Arduino Mega 1mA in sleep mode. Are you sure about that.
There are many parts on a Mega board that can't be put to sleep.

Some switching regulators have a very low quiescent current. 200uA for this one.

Not sure why you worry about a few mA quiescent current.
An average car battery could have a self discharge current of 20mA or more.
Leo..

14V-5V step-down converter: >90% efficiency.
14V-5V linerear converter: 36% efficiency, plus the need to deal with lot of heat.

In most definitions of "efficient" the first option wins. In your definition of "efficient" the second option wins. That's an interesting new take on "efficient".

For low quiescent current, maybe 360 nA sounds better to you? I know, not your voltage range, just to show they exist. The second link on my quick Google search got one that wastes a lot more, all of 10 uA, but it gets quite close to your input voltage requirements.

Wawa:
Arduino Mega 1mA in sleep mode. Are you sure about that.
There are many parts on a Mega board that can't be put to sleep.

Some switching regulators have a very low quiescent current. 200uA for this one.

Not sure why you worry about a few mA quiescent current.
An average car battery could have a self discharge current of 20mA or more.
Leo..

wvmarle:
14V-5V step-down converter: >90% efficiency.
14V-5V linerear converter: 36% efficiency, plus the need to deal with lot of heat.

In most definitions of "efficient" the first option wins. In your definition of "efficient" the second option wins. That's an interesting new take on "efficient".

For low quiescent current, maybe 360 nA sounds better to you? I know, not your voltage range, just to show they exist. The second link on my quick Google search got one that wastes a lot more, all of 10 uA, but it gets quite close to your input voltage requirements.

Tnx for the answers!
My step down converter have 4-5mA qu current and this is too much assuming that my car is drawing only 12mA without my project.
My project include an arduino mega, which will go to sleep after 100 sec after the car is off(i said 1mA because i suppose it won't consume more then 1mA in deep sleep )
And there is a lm358 (from a 433mhz receiver) that is always running and i don't know what is it's current.

So, i currently have 2 MCP1702 5V http://ww1.microchip.com/downloads/en/DeviceDoc/22008E.pdf
250 mA Low Quiescent Current LDO Regulator
2.0 µA Quiescent Current (typical)

but those are rated for maximum +14.5V ( exactly how my car's alternator is rated for at maximum output voltage 14.5V)

I'll order MCP1703 5V version which will have a maximum of 16V, but i can only order them after 2-3 months
meanwhile i wanted to use those that i have.

I also search for the IC that wvmarle said, and there is no shop in my county that sell this item, only on aliexpress/ebay, but there they are very expensive plus the shipping 10 USD compared to 1 usd for x2 MCP1702 or MCP1703

I'm not so in into electronics and i don't know if the regulators that i have are "efficient" in giving my the power that i want but I only want to draw 3mA( in total, i think) and those LDO Regulator seems to be Cheap, easy to use and offering low quiescent current when i need it.

→ Directive 1:
Reproduce the passage of the car-battery regulator discussion between "I'll order MCP1703" and "when i need it.", inclusive.
→ Directive 2:
Extend the car-battery regulator discussion past its final sentence.

→ Extracted entries:
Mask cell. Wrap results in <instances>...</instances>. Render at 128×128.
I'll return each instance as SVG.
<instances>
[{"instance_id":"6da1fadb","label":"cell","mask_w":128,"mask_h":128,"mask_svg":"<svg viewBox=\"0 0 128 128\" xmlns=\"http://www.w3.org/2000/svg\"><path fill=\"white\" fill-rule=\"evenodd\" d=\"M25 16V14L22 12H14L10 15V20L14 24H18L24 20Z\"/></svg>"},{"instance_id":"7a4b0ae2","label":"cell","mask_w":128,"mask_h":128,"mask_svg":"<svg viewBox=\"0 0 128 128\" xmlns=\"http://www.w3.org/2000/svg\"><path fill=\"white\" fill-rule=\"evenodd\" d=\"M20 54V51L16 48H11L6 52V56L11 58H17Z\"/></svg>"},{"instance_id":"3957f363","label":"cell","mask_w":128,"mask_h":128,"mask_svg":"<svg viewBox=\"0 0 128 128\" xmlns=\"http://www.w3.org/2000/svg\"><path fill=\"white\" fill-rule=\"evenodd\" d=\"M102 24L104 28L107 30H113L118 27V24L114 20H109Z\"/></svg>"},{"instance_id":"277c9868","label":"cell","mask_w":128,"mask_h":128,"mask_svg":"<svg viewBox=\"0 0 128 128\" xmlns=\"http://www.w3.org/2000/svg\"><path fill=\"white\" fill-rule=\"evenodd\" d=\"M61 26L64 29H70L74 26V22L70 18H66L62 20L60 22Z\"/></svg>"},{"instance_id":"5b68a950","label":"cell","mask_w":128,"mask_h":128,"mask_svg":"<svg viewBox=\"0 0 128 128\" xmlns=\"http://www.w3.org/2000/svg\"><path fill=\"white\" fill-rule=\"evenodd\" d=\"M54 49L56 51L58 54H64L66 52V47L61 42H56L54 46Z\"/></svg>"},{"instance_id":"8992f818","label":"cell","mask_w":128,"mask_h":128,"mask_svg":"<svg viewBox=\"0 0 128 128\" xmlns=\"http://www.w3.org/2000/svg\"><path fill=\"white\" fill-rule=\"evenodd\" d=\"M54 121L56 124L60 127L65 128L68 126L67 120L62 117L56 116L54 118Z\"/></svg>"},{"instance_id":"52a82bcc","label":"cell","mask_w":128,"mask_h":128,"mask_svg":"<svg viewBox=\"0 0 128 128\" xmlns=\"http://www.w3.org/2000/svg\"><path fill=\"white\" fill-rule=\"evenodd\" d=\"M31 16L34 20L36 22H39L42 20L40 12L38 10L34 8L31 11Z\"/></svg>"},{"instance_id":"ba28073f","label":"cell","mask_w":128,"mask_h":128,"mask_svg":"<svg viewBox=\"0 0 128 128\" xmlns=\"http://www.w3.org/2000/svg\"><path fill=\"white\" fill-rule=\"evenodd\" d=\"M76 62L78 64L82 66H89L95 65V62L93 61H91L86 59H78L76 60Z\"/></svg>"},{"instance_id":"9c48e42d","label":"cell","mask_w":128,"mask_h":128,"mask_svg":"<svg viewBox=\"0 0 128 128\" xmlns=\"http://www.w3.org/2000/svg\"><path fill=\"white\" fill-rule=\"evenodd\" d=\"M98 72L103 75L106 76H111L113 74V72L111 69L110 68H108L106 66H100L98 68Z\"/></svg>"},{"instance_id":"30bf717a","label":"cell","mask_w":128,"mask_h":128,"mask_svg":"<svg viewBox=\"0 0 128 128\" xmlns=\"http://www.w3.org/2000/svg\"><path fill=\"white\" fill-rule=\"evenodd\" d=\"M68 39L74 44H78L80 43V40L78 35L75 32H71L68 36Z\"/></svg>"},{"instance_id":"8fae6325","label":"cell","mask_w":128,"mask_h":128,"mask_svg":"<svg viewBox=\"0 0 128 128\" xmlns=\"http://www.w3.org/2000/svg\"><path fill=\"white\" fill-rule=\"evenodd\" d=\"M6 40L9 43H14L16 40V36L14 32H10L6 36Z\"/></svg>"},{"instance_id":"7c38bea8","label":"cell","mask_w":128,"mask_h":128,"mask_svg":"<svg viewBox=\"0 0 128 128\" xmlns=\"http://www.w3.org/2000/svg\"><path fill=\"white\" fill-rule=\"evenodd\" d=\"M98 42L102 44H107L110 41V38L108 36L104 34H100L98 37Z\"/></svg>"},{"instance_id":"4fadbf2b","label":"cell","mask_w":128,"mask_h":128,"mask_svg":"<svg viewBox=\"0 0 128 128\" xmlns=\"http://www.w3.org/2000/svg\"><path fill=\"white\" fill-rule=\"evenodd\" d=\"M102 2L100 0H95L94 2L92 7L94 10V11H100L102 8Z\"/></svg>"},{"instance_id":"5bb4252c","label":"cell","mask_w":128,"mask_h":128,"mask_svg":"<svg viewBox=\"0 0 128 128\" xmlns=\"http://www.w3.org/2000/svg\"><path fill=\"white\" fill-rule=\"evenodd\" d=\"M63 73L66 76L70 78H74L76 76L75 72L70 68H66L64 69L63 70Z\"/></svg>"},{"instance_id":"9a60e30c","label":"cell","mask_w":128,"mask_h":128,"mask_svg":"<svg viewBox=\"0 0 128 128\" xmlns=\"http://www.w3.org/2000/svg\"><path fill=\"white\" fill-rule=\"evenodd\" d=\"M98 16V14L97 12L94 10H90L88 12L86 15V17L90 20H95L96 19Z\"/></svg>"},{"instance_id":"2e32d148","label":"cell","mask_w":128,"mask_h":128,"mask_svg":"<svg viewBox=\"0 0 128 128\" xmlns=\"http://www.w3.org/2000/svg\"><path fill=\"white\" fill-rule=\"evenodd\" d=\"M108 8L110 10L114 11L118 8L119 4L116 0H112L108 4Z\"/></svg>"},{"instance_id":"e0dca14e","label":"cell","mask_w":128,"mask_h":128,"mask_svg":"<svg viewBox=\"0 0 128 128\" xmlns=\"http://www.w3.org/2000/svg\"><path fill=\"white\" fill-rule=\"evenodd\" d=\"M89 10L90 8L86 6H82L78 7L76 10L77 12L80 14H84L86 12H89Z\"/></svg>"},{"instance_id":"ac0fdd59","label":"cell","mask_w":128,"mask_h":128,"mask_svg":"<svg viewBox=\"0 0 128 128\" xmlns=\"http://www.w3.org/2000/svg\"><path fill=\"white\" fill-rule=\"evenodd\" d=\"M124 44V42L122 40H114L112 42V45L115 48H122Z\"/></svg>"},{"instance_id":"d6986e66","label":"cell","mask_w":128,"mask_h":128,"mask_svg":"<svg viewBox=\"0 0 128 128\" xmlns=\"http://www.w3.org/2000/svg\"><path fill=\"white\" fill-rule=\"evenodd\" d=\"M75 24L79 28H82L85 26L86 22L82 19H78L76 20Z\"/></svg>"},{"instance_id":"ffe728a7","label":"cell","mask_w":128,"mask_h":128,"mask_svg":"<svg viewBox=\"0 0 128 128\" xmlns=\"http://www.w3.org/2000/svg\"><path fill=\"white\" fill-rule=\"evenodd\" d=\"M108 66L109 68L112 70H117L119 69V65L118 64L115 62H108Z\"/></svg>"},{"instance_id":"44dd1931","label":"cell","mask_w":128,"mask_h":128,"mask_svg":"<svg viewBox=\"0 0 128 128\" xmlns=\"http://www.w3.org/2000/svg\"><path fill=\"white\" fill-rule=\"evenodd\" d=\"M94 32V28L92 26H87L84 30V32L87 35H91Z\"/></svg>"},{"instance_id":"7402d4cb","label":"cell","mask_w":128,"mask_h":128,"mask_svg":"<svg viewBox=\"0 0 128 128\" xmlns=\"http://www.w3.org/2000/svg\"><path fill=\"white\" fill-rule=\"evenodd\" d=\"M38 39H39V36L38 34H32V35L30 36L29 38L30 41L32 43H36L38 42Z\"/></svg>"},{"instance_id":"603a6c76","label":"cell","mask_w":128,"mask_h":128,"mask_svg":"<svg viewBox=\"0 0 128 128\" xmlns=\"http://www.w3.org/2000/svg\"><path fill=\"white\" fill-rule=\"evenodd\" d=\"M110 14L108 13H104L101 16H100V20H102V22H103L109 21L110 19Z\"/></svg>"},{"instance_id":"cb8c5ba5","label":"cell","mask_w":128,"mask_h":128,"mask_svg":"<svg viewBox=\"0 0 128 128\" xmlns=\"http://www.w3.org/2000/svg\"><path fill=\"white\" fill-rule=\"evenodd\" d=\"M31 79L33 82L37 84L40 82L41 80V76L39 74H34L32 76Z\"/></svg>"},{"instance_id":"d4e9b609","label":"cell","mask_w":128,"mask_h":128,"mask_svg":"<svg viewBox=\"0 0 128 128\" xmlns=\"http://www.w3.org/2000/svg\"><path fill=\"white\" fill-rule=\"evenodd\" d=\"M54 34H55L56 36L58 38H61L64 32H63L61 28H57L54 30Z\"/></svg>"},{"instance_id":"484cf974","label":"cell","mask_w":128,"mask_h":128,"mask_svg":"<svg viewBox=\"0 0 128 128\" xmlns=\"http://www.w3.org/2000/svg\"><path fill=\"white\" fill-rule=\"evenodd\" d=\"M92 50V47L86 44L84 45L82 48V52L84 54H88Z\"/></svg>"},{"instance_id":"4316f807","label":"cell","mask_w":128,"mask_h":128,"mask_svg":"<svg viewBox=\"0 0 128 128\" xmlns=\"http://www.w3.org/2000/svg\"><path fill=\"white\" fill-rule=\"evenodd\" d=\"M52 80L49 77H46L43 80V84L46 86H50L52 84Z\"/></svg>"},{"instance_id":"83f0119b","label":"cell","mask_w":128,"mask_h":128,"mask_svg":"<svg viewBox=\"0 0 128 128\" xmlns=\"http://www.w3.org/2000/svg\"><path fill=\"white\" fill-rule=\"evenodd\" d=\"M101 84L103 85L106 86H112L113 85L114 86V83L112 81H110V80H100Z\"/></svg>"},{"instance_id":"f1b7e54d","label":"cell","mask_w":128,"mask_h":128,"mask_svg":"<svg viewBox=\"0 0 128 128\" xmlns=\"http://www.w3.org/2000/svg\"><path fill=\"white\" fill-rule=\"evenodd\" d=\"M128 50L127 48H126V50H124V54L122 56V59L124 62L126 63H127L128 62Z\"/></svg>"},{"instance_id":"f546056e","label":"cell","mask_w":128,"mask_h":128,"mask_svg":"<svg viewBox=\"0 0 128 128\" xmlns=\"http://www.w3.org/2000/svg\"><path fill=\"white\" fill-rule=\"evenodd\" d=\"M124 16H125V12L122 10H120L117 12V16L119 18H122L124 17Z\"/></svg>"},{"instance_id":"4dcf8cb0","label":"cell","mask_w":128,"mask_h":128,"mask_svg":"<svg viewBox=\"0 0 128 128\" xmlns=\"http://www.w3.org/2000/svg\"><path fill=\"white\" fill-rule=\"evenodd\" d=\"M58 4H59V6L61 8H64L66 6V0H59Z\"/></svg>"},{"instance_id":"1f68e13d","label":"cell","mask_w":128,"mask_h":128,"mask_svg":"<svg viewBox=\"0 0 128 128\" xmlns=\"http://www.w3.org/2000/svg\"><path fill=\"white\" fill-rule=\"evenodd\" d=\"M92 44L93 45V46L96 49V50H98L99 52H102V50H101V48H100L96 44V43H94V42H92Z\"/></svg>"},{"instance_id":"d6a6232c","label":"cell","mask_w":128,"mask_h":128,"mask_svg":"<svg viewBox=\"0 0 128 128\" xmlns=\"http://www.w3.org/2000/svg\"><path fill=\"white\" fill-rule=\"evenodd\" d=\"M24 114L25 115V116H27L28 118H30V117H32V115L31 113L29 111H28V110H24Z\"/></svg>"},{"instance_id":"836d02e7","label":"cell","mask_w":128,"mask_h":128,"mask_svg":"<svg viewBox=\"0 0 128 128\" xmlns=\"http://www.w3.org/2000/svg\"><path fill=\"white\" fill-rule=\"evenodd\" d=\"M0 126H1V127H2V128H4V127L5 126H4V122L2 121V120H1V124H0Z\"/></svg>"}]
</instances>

→ Written reply 1:
I'll order MCP1703 5V version which will have a maximum of 16V, but i can only order them after 2-3 months
meanwhile i wanted to use those that i have.

I also search for the IC that wvmarle said, and there is no shop in my county that sell this item, only on aliexpress/ebay, but there they are very expensive plus the shipping 10 USD compared to 1 usd for x2 MCP1702 or MCP1703

I'm not so in into electronics and i don't know if the regulators that i have are "efficient" in giving my the power that i want but I only want to draw 3mA( in total, i think) and those LDO Regulator seems to be Cheap, easy to use and offering low quiescent current when i need it.

→ Written reply 2:
May they won't be so efficient when supplying 100mA to the arduino, but in that case, the car would be ON, so the alternator

Sorry for my bad english i hope you understand. :smiley:

I hope you realise that the chip alone doesn't do much. You need capacitors and an inductor with it to make it all work (see spec sheets on how to wire it all up). I think you're much better off finding ready made buck converter modules.

Also that 16V max is rather low for a car power supply, which is notoriously noisy. You'll have power spikes galore, so get a higher rated one, and maybe look into additional protection circuitry.

wvmarle:
I hope you realise that the chip alone doesn't do much. You need capacitors and an inductor with it to make it all work (see spec sheets on how to wire it all up). I think you're much better off finding ready made buck converter modules.

Also that 16V max is rather low for a car power supply, which is notoriously noisy. You'll have power spikes galore, so get a higher rated one, and maybe look into additional protection circuitry.

I know that your ic is a little bit complicated to build(at least more the the linear reg)

You really need to understand that the car's alternator isn't giving more then 14.5(at least mine)
For example when i'm driving... The voltage is maximum 13.6v

How can you be sure that EVERYTHING ELSE that's on that same circuit won't produce spikes? Such as electric motors and relays (they're notorious for producing voltage spikes, even with flyback diodes, which may or may not be installed).

prologikus:
For example when i'm driving... The voltage is maximum 13.6v

You need to have someone else drive the car while you check that with an oscilloscope.

...R

Car power is very dirty.
I wouldn't use anything that can't withstand at least 40volt in a 12volt system.
Low idle current linear regulators are not suitable because of this.
Find a switching regulator with low idle current.
The one I linked to (post#4) still needs extra input decoupling.
Leo..

Wawa:
Car power is very dirty.
I wouldn't use anything that can't withstand at least 40volt in a 12volt system.
Low idle current linear regulators are not suitable because of this.
Find a switching regulator with low idle current.
The one I linked to (post#4) still needs extra input decoupling.
Leo..

Sometimes you don't have the access to all you want,
For example i had no access to a passive keyless entry IC, so i build myself what i could using only an arduino and a 433mhz kit module, very poor in term of size but it works great

I have no access to a great switching regulator module or even ic's so i need to use cheap things, common ic's and that i can found in my country.

Maybe i could find a switching regulator with low q current but why would i use it instead of my poor regulators?? How they are better in my project, because i see them as being perfect for me. ( referring to MCP1703)

And why should i use a 40v rated regulator if the car doesn't give me that much... Imagine what it would do to the battery if this big voltage is coming to it.
Maybe as you and wvmarle said there can rarely be some short voltage spikes, but those are very easily to filter as much as i know.

prologikus:
Imagine what it would do to the battery if this big voltage is coming to it.

Your battery would probably just say "yummy!" and start sucking it all up, while at the same time your regulators are being fried. Also I doubt it's that easy to simply filter these spikes. It's not like it's just atmospheric disruption that you take care of with a small decoupling cap.

prologikus:
And why should i use a 40v rated regulator if the car doesn't give me that much... Imagine what it would do to the battery if this big voltage is coming to it.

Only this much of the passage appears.